Window and Analysis Functions - ignacio-alorre/Hive GitHub Wiki

Windowing allows you to create a window on a set of data further allowing aggregation surrounding that data.

Important!!: For all these examples I used a partitioned table, but the existence of a partition is not a must. Actually the PARTITION inside the OVER() clause can be done on any field of the hive table, independently if the table do have a partition or not.

Source Code

Position functions

LEAD
LAG
FIRST_VALUE
LAST_VALUE

Creating a partitioned table to demo the results of these functions

-- Creating the sampel tables
CREATE TABLE IF NOT EXISTS D_sensor 
(date String, value Int) 
PARTITIONED BY (sensor String)

INSERT INTO TABLE D_sensor 
PARTITION (sensor = 'S1')
(value, date)
VALUES
(10, '2020-03-01'),
(12, '2020-03-02'), 
(11, '2020-03-03'), 
(13, '2020-03-04')

INSERT INTO TABLE D_sensor 
PARTITION (sensor = 'S2')
(value, date)
VALUES
(11, '2020-03-01'), 
(12, '2020-03-02'), 
(13, '2020-03-03'), 
(11, '2020-03-04')

1- LEAD

This function returns the value of an expression using column values from a following row. You specify an integer offset, which designates a row position some number of rows after to the current row, by default it is one row. Any column references in the expression argument refer to column values from that later row. Returns null, or a given value as 3rd parameter, when the lead for the current row extends beyond the end of the window

Syntax

lead(expr [, offset] [, default]) OVER([partition_by_clause] order_by_clause)

A run of records:
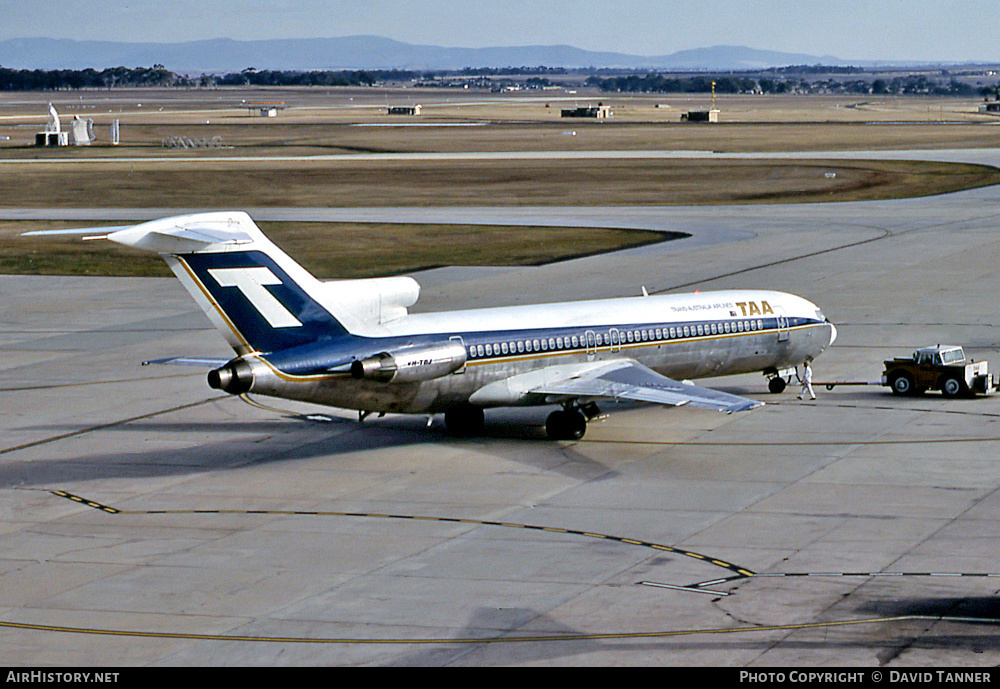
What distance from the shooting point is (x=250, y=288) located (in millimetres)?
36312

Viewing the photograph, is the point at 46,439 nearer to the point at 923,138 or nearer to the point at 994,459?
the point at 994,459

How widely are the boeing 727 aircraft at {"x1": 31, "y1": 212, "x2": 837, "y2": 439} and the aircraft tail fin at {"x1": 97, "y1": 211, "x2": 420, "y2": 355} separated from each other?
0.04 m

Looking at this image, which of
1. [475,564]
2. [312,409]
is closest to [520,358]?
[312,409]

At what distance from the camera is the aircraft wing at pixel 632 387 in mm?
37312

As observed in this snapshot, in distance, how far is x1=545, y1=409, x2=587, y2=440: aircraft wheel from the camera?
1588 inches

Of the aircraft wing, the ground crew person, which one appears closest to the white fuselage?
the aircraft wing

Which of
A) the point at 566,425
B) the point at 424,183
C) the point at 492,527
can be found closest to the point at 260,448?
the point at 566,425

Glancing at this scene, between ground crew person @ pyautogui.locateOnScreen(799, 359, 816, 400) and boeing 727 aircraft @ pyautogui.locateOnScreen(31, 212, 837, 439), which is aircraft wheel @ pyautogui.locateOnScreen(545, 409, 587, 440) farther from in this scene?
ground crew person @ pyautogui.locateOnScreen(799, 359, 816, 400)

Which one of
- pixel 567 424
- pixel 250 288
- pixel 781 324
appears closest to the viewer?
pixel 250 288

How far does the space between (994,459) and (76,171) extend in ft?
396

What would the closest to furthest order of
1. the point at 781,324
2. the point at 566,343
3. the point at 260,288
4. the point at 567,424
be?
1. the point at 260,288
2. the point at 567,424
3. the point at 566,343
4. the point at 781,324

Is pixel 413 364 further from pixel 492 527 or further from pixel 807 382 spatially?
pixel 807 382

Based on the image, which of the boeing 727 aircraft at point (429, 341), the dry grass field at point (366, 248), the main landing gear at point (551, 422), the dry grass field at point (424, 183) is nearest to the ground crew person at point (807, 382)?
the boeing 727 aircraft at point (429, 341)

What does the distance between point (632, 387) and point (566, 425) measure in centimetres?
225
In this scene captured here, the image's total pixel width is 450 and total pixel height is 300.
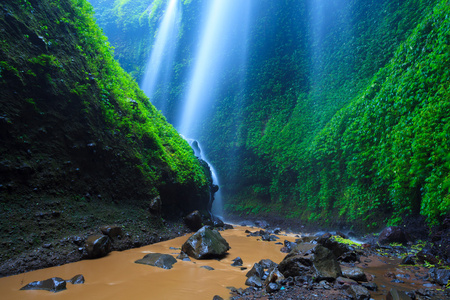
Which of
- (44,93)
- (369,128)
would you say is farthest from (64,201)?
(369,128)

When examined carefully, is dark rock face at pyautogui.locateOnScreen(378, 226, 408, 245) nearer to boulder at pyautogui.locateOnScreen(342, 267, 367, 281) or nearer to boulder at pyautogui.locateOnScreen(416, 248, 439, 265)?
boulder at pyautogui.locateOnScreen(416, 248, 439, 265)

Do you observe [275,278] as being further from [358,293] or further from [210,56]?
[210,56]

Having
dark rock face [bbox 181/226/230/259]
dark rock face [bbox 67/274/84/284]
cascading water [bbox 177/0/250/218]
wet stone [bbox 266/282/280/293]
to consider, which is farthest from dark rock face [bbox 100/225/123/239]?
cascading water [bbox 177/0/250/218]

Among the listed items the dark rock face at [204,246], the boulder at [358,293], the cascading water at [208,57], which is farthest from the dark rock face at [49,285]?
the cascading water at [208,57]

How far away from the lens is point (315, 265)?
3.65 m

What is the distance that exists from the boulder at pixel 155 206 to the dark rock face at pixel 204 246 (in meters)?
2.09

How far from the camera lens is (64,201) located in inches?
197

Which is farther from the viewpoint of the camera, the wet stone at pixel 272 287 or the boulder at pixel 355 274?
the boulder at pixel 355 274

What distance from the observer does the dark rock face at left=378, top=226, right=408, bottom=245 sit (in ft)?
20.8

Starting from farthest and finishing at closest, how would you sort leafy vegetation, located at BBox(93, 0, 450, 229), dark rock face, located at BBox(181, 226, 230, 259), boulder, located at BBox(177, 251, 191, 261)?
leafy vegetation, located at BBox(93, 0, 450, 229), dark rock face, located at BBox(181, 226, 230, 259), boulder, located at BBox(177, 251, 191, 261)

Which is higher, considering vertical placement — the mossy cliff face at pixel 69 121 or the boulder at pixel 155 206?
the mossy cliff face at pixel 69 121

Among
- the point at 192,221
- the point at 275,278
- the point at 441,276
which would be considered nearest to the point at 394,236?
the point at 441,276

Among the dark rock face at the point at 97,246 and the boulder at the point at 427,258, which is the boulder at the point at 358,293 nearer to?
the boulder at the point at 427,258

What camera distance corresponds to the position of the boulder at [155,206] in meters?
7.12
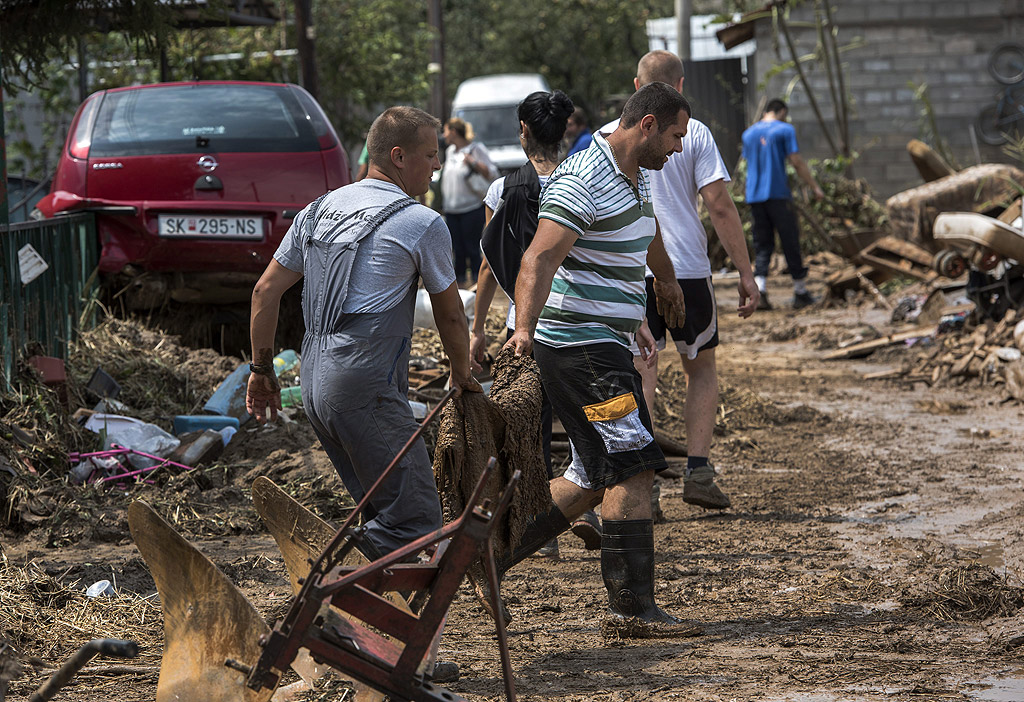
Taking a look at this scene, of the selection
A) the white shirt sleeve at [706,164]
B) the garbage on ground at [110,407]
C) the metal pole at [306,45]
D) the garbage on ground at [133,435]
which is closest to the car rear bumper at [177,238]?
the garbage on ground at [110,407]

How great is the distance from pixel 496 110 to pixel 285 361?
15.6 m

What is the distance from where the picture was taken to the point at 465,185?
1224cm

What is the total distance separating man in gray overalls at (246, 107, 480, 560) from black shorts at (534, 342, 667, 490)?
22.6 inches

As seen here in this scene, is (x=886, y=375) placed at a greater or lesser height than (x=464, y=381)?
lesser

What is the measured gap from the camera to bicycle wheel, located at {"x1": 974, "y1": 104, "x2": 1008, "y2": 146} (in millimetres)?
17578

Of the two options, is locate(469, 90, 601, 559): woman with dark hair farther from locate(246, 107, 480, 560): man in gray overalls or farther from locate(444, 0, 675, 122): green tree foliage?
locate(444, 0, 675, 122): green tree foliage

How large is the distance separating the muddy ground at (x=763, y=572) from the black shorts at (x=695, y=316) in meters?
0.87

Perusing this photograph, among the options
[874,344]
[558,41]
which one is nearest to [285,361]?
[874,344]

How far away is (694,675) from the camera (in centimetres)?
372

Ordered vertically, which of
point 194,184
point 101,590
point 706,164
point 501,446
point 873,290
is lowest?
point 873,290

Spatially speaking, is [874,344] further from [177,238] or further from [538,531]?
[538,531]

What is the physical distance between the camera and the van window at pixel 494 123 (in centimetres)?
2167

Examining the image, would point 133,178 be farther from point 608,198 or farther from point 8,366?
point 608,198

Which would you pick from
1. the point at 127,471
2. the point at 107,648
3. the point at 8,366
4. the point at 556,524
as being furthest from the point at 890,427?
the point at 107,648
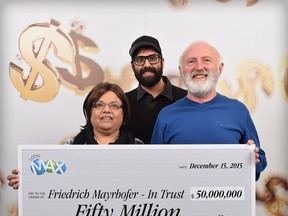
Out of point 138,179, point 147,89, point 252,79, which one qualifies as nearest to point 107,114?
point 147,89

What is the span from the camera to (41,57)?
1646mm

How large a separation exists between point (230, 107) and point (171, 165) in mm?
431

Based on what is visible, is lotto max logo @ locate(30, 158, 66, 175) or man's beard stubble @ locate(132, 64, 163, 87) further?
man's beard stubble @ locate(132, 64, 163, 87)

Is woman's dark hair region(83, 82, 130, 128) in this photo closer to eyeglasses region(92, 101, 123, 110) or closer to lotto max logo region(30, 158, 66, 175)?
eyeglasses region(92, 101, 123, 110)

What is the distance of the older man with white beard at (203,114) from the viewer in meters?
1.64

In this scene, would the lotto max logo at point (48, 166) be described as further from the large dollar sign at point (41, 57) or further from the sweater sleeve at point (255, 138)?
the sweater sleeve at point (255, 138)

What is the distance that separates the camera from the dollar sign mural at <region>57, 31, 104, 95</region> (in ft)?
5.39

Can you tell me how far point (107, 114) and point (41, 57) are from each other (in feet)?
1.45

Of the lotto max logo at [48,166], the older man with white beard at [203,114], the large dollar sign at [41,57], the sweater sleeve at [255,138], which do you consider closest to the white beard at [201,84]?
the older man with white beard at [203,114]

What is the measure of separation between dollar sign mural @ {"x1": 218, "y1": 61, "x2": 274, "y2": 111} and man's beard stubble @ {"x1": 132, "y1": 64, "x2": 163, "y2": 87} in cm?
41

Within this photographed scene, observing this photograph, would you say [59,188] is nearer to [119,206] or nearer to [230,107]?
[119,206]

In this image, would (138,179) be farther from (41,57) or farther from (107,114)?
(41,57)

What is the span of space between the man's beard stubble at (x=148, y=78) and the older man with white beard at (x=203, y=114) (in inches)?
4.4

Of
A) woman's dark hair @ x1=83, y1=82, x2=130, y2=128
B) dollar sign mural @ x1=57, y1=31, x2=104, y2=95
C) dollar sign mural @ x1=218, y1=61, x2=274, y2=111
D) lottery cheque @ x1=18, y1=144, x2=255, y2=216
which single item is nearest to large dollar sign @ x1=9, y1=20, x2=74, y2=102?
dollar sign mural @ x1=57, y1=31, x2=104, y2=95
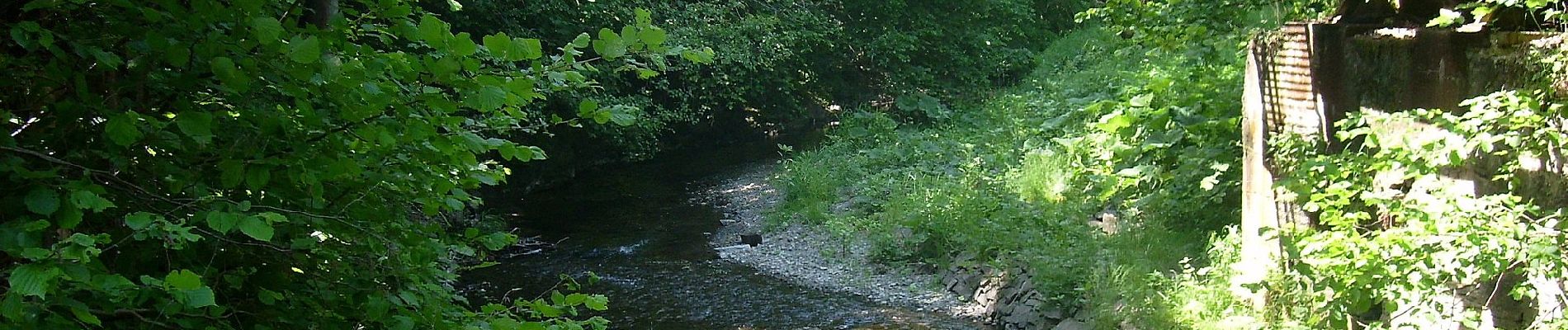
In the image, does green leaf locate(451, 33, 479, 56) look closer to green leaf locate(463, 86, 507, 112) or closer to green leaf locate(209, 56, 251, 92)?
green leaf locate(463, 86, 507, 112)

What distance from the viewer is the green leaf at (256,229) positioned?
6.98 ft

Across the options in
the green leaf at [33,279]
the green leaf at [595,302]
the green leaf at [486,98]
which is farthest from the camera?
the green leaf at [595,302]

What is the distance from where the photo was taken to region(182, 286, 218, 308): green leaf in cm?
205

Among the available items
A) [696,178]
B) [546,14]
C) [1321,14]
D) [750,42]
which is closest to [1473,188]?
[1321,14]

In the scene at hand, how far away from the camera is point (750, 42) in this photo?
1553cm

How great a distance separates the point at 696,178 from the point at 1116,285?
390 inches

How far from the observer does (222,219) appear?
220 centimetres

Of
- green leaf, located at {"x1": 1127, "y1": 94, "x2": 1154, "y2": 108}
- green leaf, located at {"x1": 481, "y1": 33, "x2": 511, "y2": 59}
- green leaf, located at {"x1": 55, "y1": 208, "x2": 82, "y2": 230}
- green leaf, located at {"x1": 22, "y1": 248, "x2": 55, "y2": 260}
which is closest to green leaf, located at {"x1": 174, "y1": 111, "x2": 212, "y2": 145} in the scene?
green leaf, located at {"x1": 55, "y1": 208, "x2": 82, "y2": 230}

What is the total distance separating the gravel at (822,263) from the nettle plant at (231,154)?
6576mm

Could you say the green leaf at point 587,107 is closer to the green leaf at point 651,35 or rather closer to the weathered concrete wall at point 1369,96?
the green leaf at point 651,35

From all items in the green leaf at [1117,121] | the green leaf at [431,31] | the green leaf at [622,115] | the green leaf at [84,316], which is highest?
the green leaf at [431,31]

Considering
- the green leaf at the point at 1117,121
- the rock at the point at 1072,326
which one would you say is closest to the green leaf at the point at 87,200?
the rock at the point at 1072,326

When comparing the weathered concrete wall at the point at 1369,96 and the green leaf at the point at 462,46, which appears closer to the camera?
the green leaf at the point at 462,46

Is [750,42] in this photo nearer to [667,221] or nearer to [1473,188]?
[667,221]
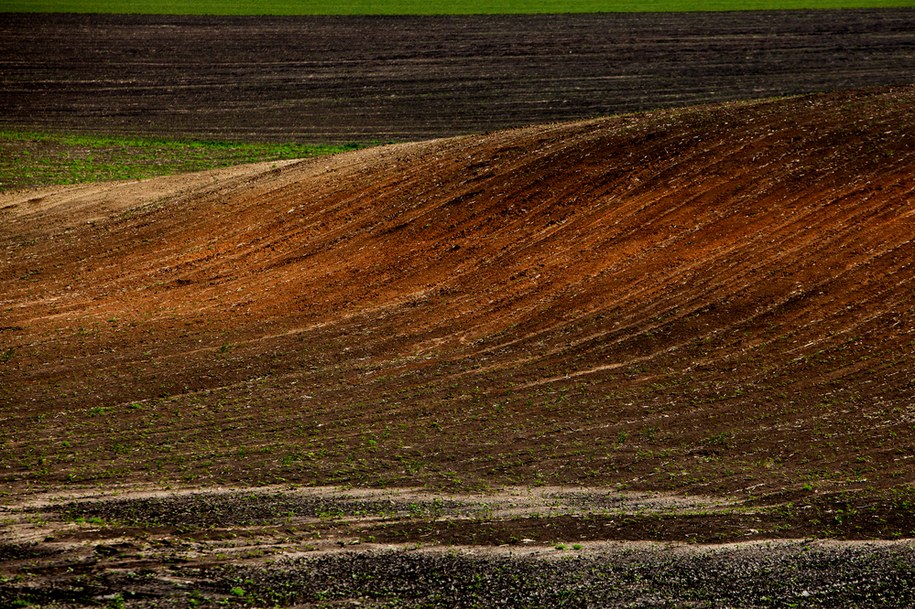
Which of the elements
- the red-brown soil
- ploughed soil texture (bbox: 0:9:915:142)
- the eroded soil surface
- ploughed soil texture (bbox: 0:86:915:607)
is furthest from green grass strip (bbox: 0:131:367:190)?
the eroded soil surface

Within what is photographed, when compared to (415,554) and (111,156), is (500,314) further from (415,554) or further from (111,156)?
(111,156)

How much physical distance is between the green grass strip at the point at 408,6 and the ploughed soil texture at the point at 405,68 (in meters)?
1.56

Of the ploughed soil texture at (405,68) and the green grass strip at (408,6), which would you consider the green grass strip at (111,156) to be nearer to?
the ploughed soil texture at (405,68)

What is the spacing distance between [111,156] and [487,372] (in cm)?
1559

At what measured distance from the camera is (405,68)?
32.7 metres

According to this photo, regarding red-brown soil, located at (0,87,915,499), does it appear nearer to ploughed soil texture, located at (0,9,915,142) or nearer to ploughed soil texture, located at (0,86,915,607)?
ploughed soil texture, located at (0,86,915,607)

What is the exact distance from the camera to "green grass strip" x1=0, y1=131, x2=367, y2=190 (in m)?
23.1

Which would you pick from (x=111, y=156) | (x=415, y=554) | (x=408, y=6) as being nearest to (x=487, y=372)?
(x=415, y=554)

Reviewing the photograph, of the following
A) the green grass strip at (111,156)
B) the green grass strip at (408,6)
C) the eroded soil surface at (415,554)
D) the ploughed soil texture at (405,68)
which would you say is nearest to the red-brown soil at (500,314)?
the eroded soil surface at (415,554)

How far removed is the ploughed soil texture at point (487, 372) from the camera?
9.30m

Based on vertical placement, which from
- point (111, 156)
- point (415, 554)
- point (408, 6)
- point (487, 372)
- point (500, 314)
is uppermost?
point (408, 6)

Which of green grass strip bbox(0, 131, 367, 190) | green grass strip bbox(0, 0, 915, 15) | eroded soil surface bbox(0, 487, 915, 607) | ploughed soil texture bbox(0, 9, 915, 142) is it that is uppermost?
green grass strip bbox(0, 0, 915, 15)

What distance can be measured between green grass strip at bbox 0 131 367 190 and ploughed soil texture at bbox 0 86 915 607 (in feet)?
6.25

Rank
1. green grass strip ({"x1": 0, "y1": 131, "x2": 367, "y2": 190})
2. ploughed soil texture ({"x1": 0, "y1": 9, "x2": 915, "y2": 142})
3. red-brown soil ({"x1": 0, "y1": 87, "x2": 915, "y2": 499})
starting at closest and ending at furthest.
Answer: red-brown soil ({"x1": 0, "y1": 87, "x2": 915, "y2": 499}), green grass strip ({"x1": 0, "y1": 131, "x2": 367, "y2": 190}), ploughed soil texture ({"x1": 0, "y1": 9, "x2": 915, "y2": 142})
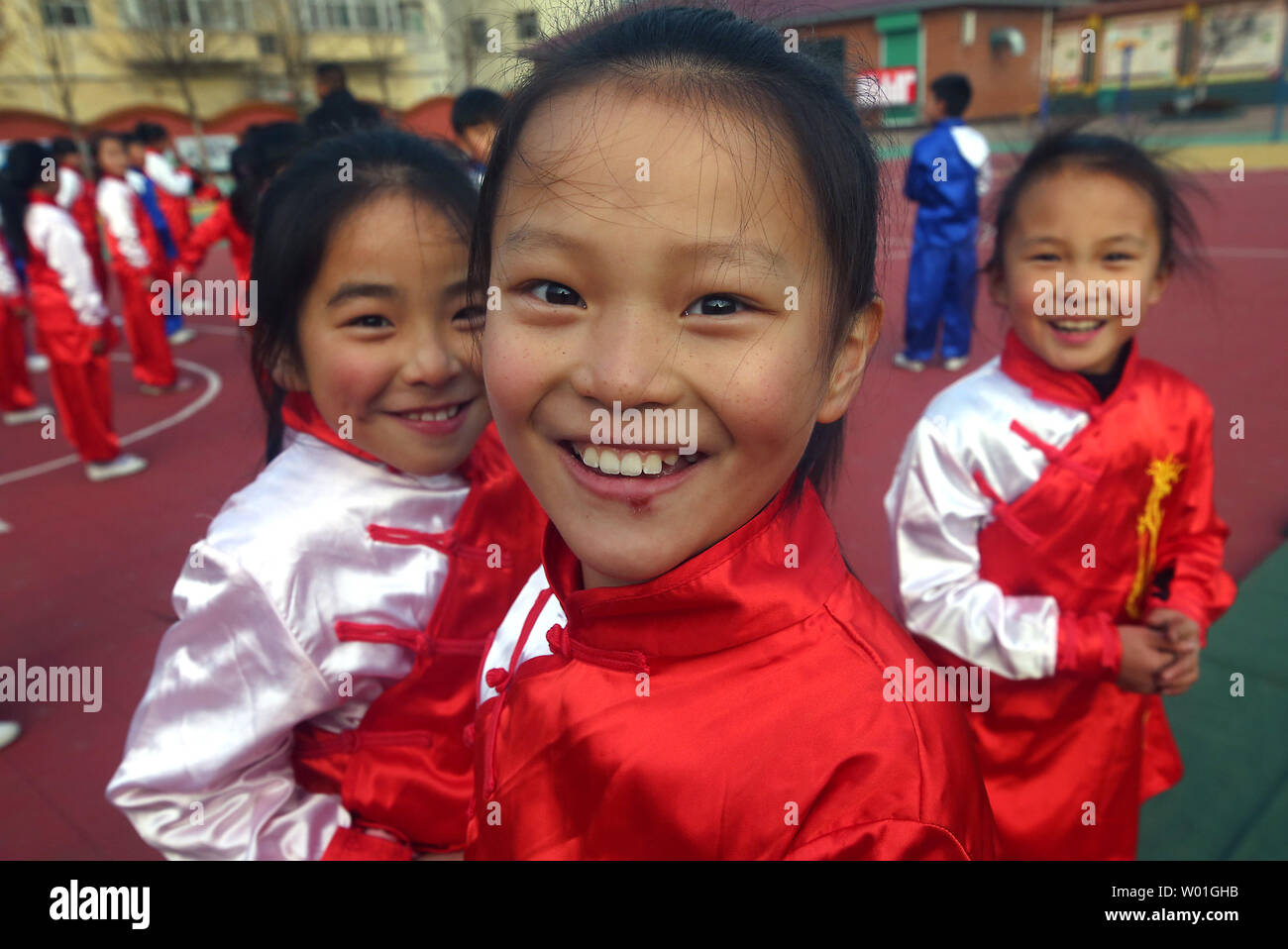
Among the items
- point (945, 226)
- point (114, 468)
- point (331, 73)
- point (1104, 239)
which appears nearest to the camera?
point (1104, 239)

- [PROBLEM SET]:
**A.** Answer these questions about the window functions page, one answer to a line:
(i) Does the PARTITION inside the OVER() clause require the table to have a partition?
(ii) What value is inserted for sensor S2 on '2020-03-04'?
(iii) By default, how many rows after the current row does LEAD look?
**B.** Pick up the window functions page after its final line and continue it.

- [ANSWERS FOR THE TASKS]:
**A.**
(i) No. The PARTITION inside the OVER() clause can be done on any field of the Hive table, whether or not the table has a partition.
(ii) 11
(iii) One row

**B.**
Example

-- LEAD on OVER PARTITION
SELECT sensor, date, value, 
LEAD(value, 1 , 0) OVER (PARTITION BY sensor ORDER BY date) as leadValue
FROM D_sensor;

2- LAG

This function returns the value of an expression using column values from a preceding row. You specify an integer offset, which designates a row position some number of rows previous to the current row, by default this value is 1. Any column references in the expression argument refer to column values from that prior row. Returns null, or a given value as 3rd parameter, when the lag for the current row extends before the beginning of the window

Syntax

lag(expr [, offset] [, default]) OVER ([partition_by_clause] order_by_clause)

Example

-- LAG on OVER PARTITION
SELECT sensor, 
LAG(value, 1, 0) OVER (PARTITION BY sensor ORDER BY date) as prevValue
FROM D_sensor;

3- FIRST VALUE

This takes at most two parameters. The first parameter is the column for which you want the first value, the second (optional) parameter must be a boolean which define if we skip null values (True) or not (False, by default). Returns the expression value from the first row in the window. The return value is NULL if the input expression is NULL.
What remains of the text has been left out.